10. DÉCISION DU CE DU 18 AVRIL 2018 SUR LES JEUNES MAJEURS
Décision Conseil d’Etat du 13 avril 2018 n°419537- rejet de l’appel formé contre une ordonnance de référé-liberté qui enjoignait au président d’un conseil départemental de fournir sous huit jours l’accompagnement matériel permettant à un MNA devenu majeur de poursuivre l’année scolaire entamée.

 

En substance, le Conseil d’état considère que si le président du Conseil départemental dispose d’un pouvoir discrétionnaire pour accorder ou non une prise en charge sous la forme d’un contrat jeune majeur, il n’en demeure pas moins que par l’action  combinée des articles L222-5 et L222-5-1 du code de l’action sociale et des familles, le président du conseil départemental a l’obligation légale d’accompagner le passage à la majorité d’un jeune pris en charge par l’ASE durant sa minorité.

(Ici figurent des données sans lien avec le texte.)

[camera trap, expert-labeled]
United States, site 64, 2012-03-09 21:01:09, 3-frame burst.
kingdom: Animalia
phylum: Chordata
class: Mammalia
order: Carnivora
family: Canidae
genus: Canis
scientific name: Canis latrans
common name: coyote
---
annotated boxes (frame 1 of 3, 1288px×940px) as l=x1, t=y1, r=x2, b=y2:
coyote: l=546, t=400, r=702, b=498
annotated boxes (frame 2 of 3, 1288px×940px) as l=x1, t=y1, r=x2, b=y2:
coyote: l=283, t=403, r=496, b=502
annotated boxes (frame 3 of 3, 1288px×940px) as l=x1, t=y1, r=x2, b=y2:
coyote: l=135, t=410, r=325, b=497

Cette accompagnement doit prendre la forme d’un entretien ayant lieu dans l’année qui précède la majorité et de l’élaboration d’un projet d’accès à l’autonomie associant les partenaires institutionnels et qui doit notamment prévoir les conditions matérielles (logement, aliments, santé) permettant de  mener à terme l’année scolaire ou universitaire entamée.

 

Le défaut d’accompagnement par le président du conseil départemental constitue une atteinte grave et manifestement illégale à une liberté fondamentale qui justifie que le juge administratif des référés puisse enjoindre au Conseil départemental de prévoir l’accompagnement manquant sous un délai de huit jours. L’appel formé contre l’ordonnance du juge des référés est donc rejeté.